Le 15 juin, Dmitri Medvedev a rédigé une autre publication Telegram, dans laquelle il s’est moqué des négociations sur un éventuel approvisionnement en gaz naturel liquéfié (GNL) américain à l’Ukraine sous la forme d’un prêt-bail de deux ans. Adoptant un air de provocation, il a lancé: «Qui a dit que l’Ukraine sera toujours sur la carte du monde dans deux ans?» Le discours martelant constamment les expressions «disparaître / cesser d’exister / les détester» s’apparente à un véritable feu vert pour les soldats, libres de perpétrer toutes les actions qu’ils souhaitent.

Une télévision toxique

La télévision d’État russe et les médias pro-Kremlin défendent depuis longtemps de manière néfaste un programme très militariste et revanchard, que ce soient les émissions populaires comme «60 Minutes» où des experts jouent à la surenchère (suivez les temps forts ici) ou les actualités télévisées habituelles qui répètent inlassablement des histoires sur les «nazis». Ils ne font que dégrader un climat déjà hostile.

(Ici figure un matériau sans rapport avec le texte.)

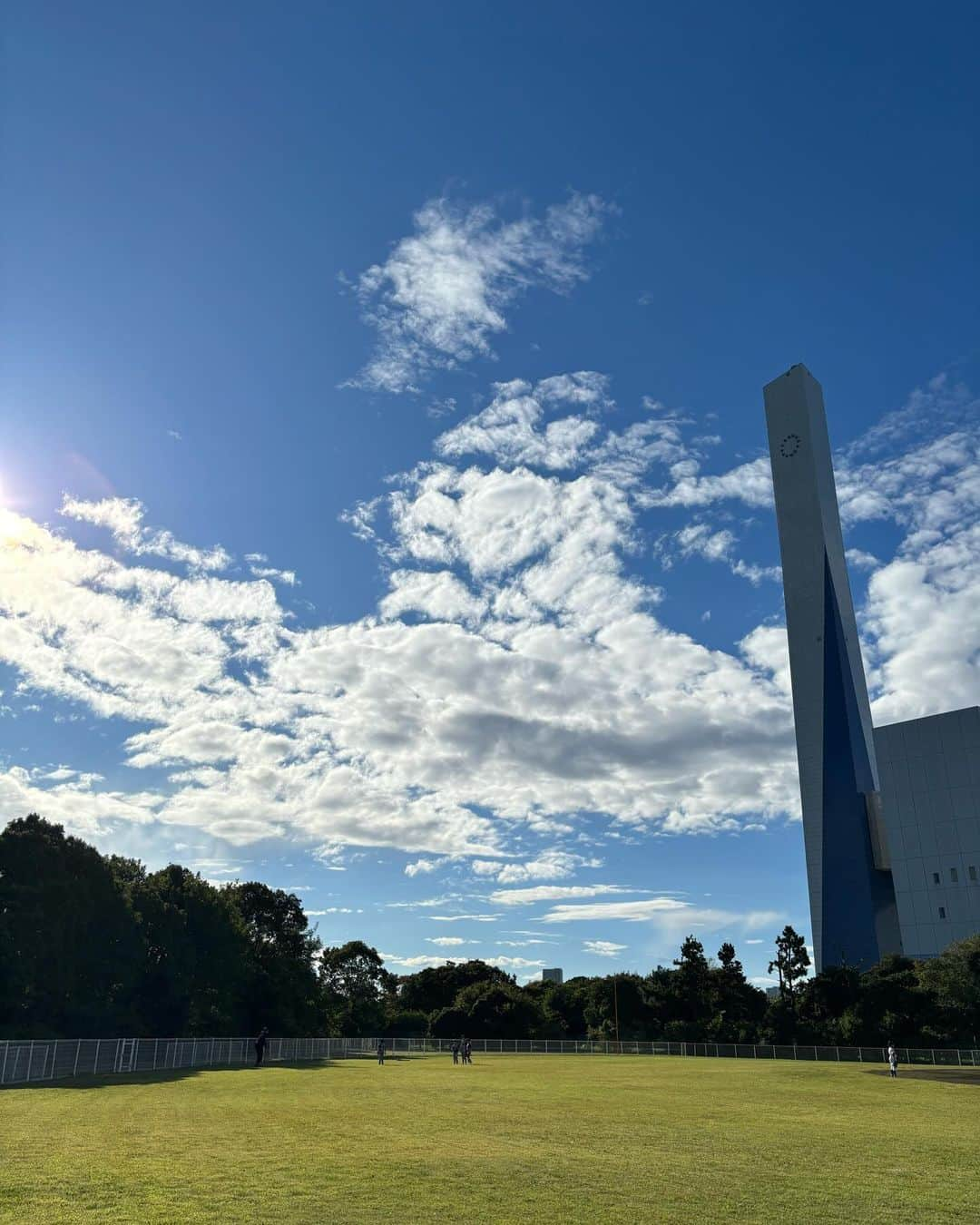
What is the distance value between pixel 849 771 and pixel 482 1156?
10097 centimetres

Le jeune soldat sur le champ de bataille – quand le discours de haine est appliqué

Le discours de haine se propage directement en suivant la hiérarchie militaire pour parvenir au soldat présent sur la ligne de front qui consomme les actualités et les informations comme tout le monde. La plupart des soldats russes envoyés à la guerre en Ukraine sont jeunes. Ils n’ont connu qu’un seul dirigeant depuis leur enfance: Vladimir Poutine. L’éducation dispensée à l’école et, par la suite, à l’armée, l’a mis sur un piédestal. Huit années ont passé depuis 2014, l’annexion illégale de la péninsule de la Crimée et le début de la guerre dans le Donbass. Il approuve ou autorise tout ce qu’il se passe en Russie. Nous sommes proches d’un culte de la personnalité, que Viatcheslav Volodine, alors directeur adjoint de l’administration du Kremlin et désormais président de la Douma d’État russe, a peut-être parfaitement défini en 2014: «Sans Poutine, pas de Russie aujourd’hui».

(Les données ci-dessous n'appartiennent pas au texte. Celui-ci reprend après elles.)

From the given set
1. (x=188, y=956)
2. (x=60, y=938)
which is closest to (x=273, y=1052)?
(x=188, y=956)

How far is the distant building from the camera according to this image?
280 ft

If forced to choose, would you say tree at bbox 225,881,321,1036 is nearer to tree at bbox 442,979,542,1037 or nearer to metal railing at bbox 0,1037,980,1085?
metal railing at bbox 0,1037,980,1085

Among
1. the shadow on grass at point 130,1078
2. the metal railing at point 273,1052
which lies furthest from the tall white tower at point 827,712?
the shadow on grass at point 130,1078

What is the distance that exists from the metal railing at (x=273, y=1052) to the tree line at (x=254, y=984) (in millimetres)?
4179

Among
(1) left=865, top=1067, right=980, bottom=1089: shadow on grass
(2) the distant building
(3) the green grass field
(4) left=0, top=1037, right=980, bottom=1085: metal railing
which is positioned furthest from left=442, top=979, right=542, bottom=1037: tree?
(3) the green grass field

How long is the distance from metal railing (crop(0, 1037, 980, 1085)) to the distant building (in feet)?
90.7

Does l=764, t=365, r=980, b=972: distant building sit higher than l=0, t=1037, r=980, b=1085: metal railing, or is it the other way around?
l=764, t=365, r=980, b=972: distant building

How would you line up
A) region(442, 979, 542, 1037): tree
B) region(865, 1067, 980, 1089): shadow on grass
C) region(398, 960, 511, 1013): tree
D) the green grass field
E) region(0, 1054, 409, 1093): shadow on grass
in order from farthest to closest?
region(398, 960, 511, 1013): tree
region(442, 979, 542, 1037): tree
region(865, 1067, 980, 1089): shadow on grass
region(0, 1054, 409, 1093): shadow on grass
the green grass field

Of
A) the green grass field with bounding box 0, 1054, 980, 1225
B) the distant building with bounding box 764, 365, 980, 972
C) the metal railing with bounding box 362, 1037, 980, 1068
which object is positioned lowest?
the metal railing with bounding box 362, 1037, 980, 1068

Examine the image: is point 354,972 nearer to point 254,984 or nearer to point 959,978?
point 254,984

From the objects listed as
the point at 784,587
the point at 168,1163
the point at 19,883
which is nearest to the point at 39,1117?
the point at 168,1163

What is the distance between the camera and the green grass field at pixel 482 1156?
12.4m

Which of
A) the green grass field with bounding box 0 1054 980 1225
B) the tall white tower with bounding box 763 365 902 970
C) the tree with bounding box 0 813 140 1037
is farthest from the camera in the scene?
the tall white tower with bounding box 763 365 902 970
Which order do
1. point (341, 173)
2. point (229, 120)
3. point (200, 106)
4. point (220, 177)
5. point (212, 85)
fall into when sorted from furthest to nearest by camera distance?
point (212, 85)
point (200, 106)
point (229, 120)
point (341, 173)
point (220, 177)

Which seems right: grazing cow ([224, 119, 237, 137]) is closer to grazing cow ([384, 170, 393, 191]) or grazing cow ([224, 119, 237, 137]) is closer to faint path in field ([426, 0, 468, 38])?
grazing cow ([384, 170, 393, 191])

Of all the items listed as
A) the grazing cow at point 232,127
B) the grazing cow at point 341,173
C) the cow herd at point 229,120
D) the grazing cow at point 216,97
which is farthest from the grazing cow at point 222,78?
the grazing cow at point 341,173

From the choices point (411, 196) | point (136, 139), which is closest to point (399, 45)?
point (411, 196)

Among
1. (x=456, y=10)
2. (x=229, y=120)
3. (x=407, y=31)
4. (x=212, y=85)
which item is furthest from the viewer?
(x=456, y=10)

Après des mois de lutte acharnée, plusieurs défaites et un retrait de Kiev, les menaces de recours aux armes nucléaires quasi apocalyptiques proférées tous les deux jours et le slogan «les faire disparaître» donnent probablement l’impression que l’ennemi se cache derrière chaque Ukrainien; ils doivent être tués et annihilés.

À l’occasion de la Journée internationale de la lutte contre les discours de haine, rappelons-nous les mots prononcés par le duc de Wellington après la bataille de Waterloo en 1815: «Rien, sinon une bataille perdue, n’est aussi mélancolique qu’une bataille gagnée». Ils nous prouvent que même les commandants de guerre les plus victorieux pouvaient faire preuve d’humilité et déplorer les pertes humaines.